Most patients in the overall group had a type of blood cancer called diffuse large B-cell lymphoma, while others had different types of lymphoma or multiple myeloma, a cancer of plasma cells, a type of immune cell found in bone marrow. CAR T-cell therapy targeted proteins such as CD19 or BCMA found on the surface of cancer cells.
Of the 173 patients, eight (4.6%) developed L-CRS. These patients included four women and four men, ages 45 to 76 years, who had different types of blood cancer and had received different types of CAR T-cell therapy.
L-CRS began a median of four days after infusion of the CAR T-cell therapy and lasted three to six days. Patients typically developed swelling in the neck and under the jaw, sometimes in the face, and some had difficulty swallowing. One patient had swelling affecting the larynx, which caused breathing difficulty and narrowing of the airways.
All patients with L-CRS had systemic CRS, meaning they also experienced bodywide inflammation. CRS started earlier, usually within the first two days after CAR T-cell therapy, and was still ongoing in most patients when L-CRS developed. This suggests that L-CRS tends to occur later during an already overactive immune response. About two-thirds of patients also developed ICANS, usually during or as L-CRS was resolving.
All patients were treated with corticosteroids to reduce inflammation. More than half had already started corticosteroids for CRS, but still developed L-CRS, meaning the swelling could occur despite ongoing treatment. In several cases, doctors had to increase the corticosteroid dose or give additional doses when L-CRS developed.
Published cases also point to airway concerns
The study also reviewed 14 previously published cases, which showed similar symptoms and timing. These cases involved several blood cancers, including lymphoma, multiple myeloma, and B-cell acute lymphoblastic leukemia. In those cases, systemic CRS, or bodywide inflammation, was reported in all 14 patients, and some required emergency breathing support, such as intubation (placement of a breathing tube into the airway) or tracheostomy (surgery to create an airway through the neck).
In nearly all published cases, tocilizumab (marketed as Actemra among others) was used. Tocilizumab blocks receptors for interleukin-6 (IL-6), a key inflammatory cytokine involved in CRS, preventing IL-6 from signaling inflammation. However, L-CRS still developed despite tocilizumab treatment.
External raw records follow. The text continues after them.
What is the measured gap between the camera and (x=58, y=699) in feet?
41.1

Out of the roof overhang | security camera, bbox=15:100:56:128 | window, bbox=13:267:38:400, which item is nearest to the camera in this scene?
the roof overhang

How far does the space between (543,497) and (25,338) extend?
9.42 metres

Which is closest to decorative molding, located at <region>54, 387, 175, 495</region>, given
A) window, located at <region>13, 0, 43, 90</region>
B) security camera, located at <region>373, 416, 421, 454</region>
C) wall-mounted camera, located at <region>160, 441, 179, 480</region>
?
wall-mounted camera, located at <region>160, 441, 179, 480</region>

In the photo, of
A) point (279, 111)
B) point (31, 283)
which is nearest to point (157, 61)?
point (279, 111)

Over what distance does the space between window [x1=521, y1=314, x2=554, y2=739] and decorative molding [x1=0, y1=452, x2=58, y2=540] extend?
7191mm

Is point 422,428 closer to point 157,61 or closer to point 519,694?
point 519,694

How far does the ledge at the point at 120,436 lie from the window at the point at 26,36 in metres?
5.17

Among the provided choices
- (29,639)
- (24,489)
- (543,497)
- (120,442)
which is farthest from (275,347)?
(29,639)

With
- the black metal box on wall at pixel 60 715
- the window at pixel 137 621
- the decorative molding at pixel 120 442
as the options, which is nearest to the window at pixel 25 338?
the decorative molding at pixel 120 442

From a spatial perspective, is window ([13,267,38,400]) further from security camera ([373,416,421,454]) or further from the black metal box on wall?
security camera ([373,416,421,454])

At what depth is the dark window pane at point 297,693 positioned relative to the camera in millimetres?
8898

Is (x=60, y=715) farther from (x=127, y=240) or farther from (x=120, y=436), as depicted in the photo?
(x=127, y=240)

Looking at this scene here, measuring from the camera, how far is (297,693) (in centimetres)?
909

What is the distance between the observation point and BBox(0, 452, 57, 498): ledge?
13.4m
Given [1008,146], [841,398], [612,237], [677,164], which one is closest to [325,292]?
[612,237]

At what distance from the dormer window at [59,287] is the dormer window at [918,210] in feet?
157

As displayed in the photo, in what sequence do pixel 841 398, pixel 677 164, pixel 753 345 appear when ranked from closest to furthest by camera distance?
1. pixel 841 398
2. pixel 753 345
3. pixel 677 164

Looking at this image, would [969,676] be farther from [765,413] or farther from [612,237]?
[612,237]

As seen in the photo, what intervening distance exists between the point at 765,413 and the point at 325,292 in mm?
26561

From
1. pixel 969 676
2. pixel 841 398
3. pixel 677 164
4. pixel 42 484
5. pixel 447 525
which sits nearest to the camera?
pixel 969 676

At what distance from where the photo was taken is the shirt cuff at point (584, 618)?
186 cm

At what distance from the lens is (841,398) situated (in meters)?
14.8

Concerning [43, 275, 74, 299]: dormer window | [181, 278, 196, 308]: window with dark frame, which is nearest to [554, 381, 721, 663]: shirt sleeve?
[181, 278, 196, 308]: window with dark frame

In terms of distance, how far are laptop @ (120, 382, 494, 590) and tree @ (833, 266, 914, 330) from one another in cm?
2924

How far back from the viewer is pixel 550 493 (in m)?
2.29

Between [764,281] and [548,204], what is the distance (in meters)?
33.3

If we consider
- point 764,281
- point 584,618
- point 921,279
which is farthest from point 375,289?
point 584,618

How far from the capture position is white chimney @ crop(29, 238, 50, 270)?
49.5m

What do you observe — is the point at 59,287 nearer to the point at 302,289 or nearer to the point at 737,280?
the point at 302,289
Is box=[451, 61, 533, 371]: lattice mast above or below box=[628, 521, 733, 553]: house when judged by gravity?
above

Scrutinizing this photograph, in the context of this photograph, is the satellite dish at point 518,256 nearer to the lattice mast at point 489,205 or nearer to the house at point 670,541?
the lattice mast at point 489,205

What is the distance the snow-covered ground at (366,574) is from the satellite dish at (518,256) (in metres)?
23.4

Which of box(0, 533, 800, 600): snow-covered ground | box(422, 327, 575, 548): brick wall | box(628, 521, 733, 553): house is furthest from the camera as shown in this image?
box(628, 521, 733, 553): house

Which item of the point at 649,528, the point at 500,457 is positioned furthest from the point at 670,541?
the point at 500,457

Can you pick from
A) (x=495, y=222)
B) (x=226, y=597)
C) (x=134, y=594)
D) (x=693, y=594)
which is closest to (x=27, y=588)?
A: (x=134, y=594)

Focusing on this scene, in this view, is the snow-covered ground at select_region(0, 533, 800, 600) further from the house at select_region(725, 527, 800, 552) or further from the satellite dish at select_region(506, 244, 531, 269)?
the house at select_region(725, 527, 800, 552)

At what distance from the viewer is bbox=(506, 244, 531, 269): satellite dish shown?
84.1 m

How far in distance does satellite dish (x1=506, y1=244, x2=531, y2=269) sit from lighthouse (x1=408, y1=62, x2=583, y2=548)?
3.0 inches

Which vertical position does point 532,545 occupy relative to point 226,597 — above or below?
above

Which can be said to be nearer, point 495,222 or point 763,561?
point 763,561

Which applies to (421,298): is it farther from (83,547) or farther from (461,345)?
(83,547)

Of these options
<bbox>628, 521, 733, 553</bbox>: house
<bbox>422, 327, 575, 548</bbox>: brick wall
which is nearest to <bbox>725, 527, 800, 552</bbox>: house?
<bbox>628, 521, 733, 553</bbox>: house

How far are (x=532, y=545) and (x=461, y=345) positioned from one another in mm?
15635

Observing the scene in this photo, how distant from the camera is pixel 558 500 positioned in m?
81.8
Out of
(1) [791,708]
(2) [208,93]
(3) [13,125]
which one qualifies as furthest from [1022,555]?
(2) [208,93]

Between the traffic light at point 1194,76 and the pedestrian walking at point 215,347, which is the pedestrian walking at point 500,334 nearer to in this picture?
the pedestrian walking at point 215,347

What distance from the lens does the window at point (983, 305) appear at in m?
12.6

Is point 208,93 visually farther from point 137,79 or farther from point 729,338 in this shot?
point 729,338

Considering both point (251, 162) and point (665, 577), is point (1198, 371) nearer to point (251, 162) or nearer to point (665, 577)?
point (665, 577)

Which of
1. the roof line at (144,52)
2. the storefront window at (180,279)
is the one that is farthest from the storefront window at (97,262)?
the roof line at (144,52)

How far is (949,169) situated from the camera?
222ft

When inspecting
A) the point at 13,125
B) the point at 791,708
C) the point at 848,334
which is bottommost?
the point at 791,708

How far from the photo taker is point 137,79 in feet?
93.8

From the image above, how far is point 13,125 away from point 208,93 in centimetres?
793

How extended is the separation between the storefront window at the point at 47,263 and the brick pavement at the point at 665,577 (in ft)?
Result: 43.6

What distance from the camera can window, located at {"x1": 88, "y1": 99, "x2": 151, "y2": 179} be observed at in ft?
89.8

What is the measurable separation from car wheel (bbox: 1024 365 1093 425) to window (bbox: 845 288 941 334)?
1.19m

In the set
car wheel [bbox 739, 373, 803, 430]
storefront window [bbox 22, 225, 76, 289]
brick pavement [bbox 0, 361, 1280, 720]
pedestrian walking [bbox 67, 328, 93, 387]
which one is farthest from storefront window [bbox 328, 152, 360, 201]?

The researchers propose that L-CRS may develop because CAR T-cells accumulate in lymphoid tissue in the neck, such as lymph nodes and tonsils, triggering a strong inflammatory response. Lymphoid tissue is part of the immune system and contains immune cells, which may explain why the neck area is especially affected.
Another possible explanation is that L-CRS could involve other inflammatory pathways besides IL-6, such as interleukin-1 (IL-1), another cytokine involved in inflammation. In an animal model, blocking IL-1 prevented CRS and neurotoxicity, suggesting IL-1 may be worth studying as a possible treatment target for L-CRS.
While it is not common, “L-CRS is a clinically meaningful complication that warrants a standardized diagnostic approach,” the researchers wrote. “Clinically, early recognition of progressive neck swelling, even in patients already receiving tocilizumab or [corticosteroids], mandates immediate evaluation for potential airway involvement and steroid administration or dose escalation,” they concluded.